--- STUDY TEXT ---
- Opening Delimiter -

Approximately 151,860 square feet of this complex is
currently utilized by the Company, with the remaining
46,140 square feet under lease, listed for lease to third
party tenants, or reserved for future expansion of the
Company headquarters. In November 1997, the Company sold
the office complex and is leasing it back under a twenty
year operating lease. The Company also leases office space
in Arizona, California, Florida, Illinois, Missouri, New
Jersey, North Carolina, Rhode Island and Texas for use as
regional operation or real estate/construction offices.
The size of these office leases range from 144 square feet
to 3,600 square feet. The Company owns or leases warehouse
space in California, Georgia, Illinois and Texas for use as
commissaries for the preparation of bread and other food
products for its Corner Bakery stores. The size of these
commissaries range from 11,383 square feet to 20,000 square
feet.
Item 3. LEGAL PROCEEDINGS.
The Company is engaged in various legal proceedings and
has certain unresolved claims pending. The ultimate
liability, if any, for the aggregate amounts claimed cannot
be determined at this time. However, management of the
Company, based upon consultation with legal counsel, is of
the opinion that there are no matters pending or threatened
which are expected to have a material adverse effect,
individually or in the aggregate, on the Company's
consolidated financial condition or results of operations.

- Closing Delimiter -

--- GOAL OF THE EXERCISE ---
Continue the filing excerpt about the Company's properties and legal proceedings, picking up after its last sentence.

--- COLLECTED MATERIAL ---
- Opening Delimiter -

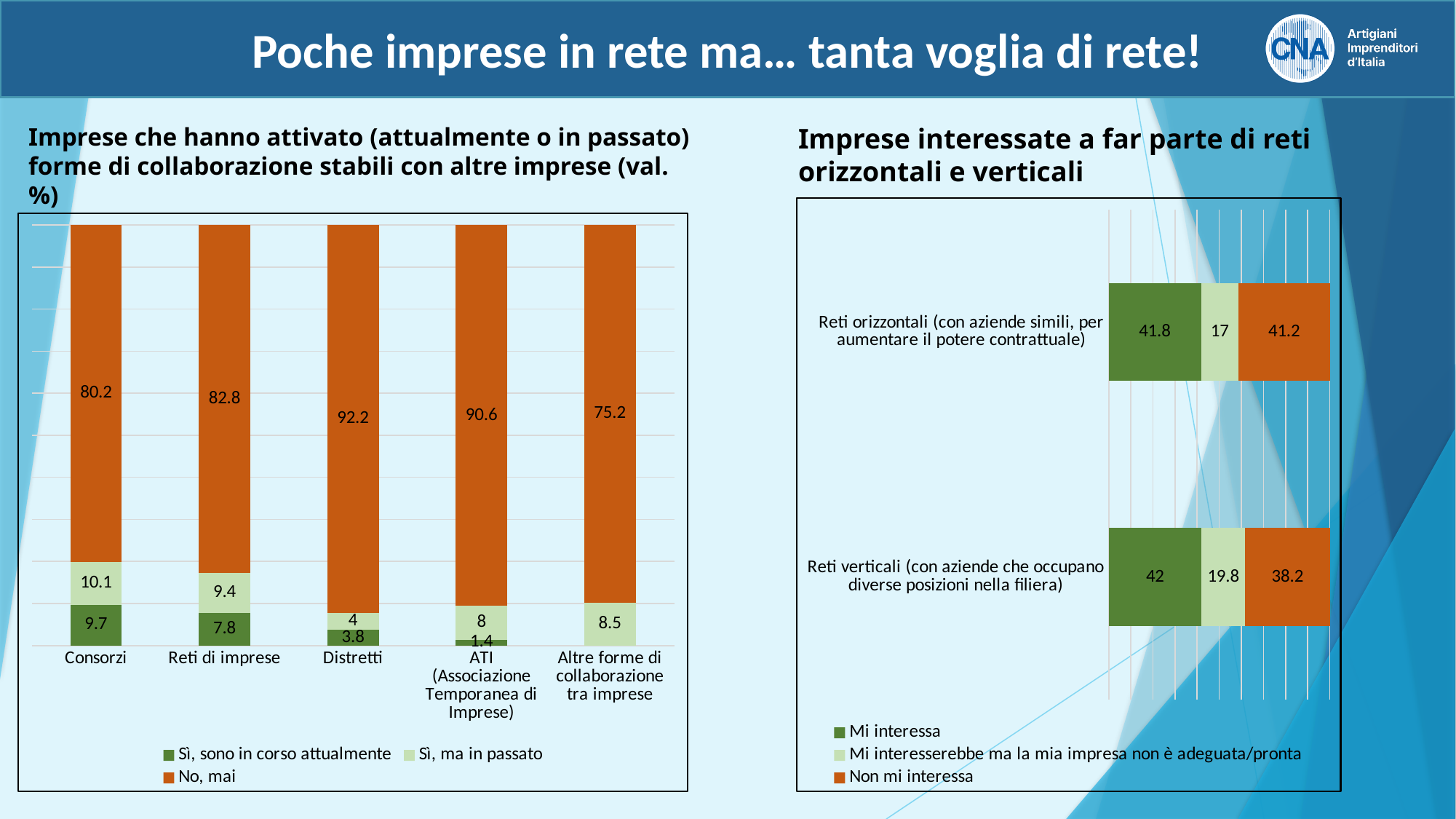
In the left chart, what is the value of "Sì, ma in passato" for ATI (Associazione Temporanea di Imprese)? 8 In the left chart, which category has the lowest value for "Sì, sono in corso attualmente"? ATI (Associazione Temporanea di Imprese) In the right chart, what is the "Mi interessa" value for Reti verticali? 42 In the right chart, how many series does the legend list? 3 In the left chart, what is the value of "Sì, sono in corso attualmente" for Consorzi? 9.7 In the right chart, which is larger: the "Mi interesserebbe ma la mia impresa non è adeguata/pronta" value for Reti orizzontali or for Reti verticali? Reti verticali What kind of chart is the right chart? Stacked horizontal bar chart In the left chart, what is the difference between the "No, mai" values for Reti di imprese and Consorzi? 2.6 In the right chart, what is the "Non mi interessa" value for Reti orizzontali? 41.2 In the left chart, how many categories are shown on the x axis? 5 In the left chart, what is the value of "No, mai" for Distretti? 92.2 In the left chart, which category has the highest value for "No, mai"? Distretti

- Closing Delimiter -

--- ANSWER SECTION ---
Item 4. SUBMISSION OF MATTERS TO A VOTE OF SECURITY HOLDERS.
None.
PART II
Item 5. MARKET FOR REGISTRANT'S COMMON EQUITY AND RELATED
SHAREHOLDER MATTERS.
The Company's common stock is traded on the New York
Stock Exchange ("NYSE") under the symbol "EAT". Bid prices
quoted represent interdealer prices without adjustment for
retail markup, markdown and/or commissions, and may not
necessarily represent actual transactions. The following
table sets forth the quarterly high and low closing sales
prices of the common stock, as reported by the NYSE.
Fiscal Year ended June 26, 2002:
High Low
First Quarter $27.41 $22.45
Second Quarter $30.04 $22.51
Third Quarter $35.45 $29.39
Fourth Quarter $35.10 $30.03
Fiscal year ended June 27, 2001:
High Low
First Quarter $23.08 $19.04
Second Quarter $28.25 $20.08
Third Quarter $31.00 $23.25
Fourth Quarter $29.38 $21.56
On December 8, 2000, the Company declared a stock split,
effected in the form of a 50% stock dividend ("Stock
Dividend") to shareholders of record on January 3, 2001,
payable on January 16, 2001. Stock prices in the preceding
table and share numbers included or incorporated in this
report have been restated to reflect the Stock Dividend.
As of September 9, 2002, there were 1,126 holders of record
of the Company's common stock.
The Company has never paid cash dividends on its common
stock and does not currently intend to do so as profits are
reinvested into the Company to fund expansion of its
restaurant business. Payment of dividends in the future
will depend upon the Company's growth, profitability,
financial condition and other factors, which the Board of
Directors may deem relevant.
In October 2001, the Company issued $431.7 million
aggregate principal amount at maturity of Zero Coupon
Convertible Senior Debentures Due 2021 (the "Debentures").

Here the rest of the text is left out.